◆ **PASSAGE GIVEN**
----------------------------------------

But Kant’s account of marriage, despite being often referred to as contractual, also differs from legal contracts. Marriage bears some similarity with contract right: due to the interpersonal relation it involves, it has more to do, in certain ways, with the united choice of two persons grounding a contract than with the unilateral choice grounding property acquisition. But a contract, strictly speaking, involves a person’s performance, not the person himself or herself – whereas marriage involves the spouses themselves in a very important way, in that they possess each other. This is where the concept of community can contribute to clarifying the unique form of relationship grounding marriage.

It is not unusual for Kant to use the concept of community [Gemeinschaft] in his political philosophy – for instance, when referring to the community of peoples grounding cosmopolitanism: “The growing prevalence of a (narrower or wider) community among the peoples of the earth has now reached a point at which the violation of right at any one place on the earth is felt in all places” (TPP 8: 360).

While the connection between this form of cosmopolitan community and the pure concept of community put forward in the Critique of Pure Reason is not further discussed, Kant further clarifies the difference between contract right and marriage by explicitly associating the former to the category of causality and the latter to the category of community (MM 6: 247, 276). A contract involves a linear, causal relationship, taking place over a certain period of time. If I work as a snow shoveler, sign a contract with customers and shovel snow for X hours, I will then get a certain amount of money for my work. My salary is thus conditional to my work.

But marriage, like parenting and like the relationship between head of the household and servants, does not rely on a linear causal relation so much as on the relation at stake in a community: all parts involved mutually influence one another. Kant distinguishes between those two categories in the Critique of Pure Reason by pointing out that in causality, the consequence “does not reciprocally determine the ground and therefore does not constitute a whole with the latter” (B112). Causality implies that one of the things involved (the effect) is subordinated under the other (the cause), and conditioned by it. Community, on the other hand, requires that each thing involved be coordinated with the other simultaneously and reciprocally – each one being the cause of the determination of the other:

[In the category of community,] a similar connection is thought of in an entirety of things, since one is not subordinated, as effect, under another, as the cause of its existence, but is rather coordinated with the other simultaneously and reciprocally as cause with regard to its determination (e.g., in a body, the parts of which reciprocally attract yet also repel each other), […]

(B112)

----------------------------------------

◆ **COLLECTED DATA**
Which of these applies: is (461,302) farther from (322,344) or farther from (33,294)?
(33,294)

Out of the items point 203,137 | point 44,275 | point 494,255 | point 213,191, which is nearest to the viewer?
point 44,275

----------------------------------------

◆ **BRIEF**
Continue the passage on Kant's account of marriage, picking up after its final sentence.

◆ **FINAL ANSWER**
The concept of community makes sense of the relationship between parts of a whole that are not subordinated to one another in a causal manner. They stand in a reciprocal relationship and are all contributing to the whole in an equal manner – just like body parts. The concept of community proves useful in making sense of Kant’s conception of marriage as a legal relationship that is taking place in a reciprocal and simultaneous manner. The spouses’ possession of each other is therefore not conditional to something else in a contractual manner. The Doctrine of Right provides a few definitions of marriage:

  1. (i) Sexual union in accordance with principle [rather than with mere animal nature] is marriage (matrimonium), that is, the union of two persons of different sexes for lifelong possession of each other’s sexual attributes (MM 6: 277).

  2. (ii) [M]arriage is a reciprocal giving of one’s very person into the possession of the other (MM 6: 359)

  3. (iii) In [giving himself to the other], a human being makes himself into a thing, which conflicts with the Right of humanity in his own person. There is only one condition under which this is possible: that while one person is acquired by the other as if it were a thing, the one who is acquired acquires the other in turn; for this way each reclaims itself and restores its personality (MM 6: 278).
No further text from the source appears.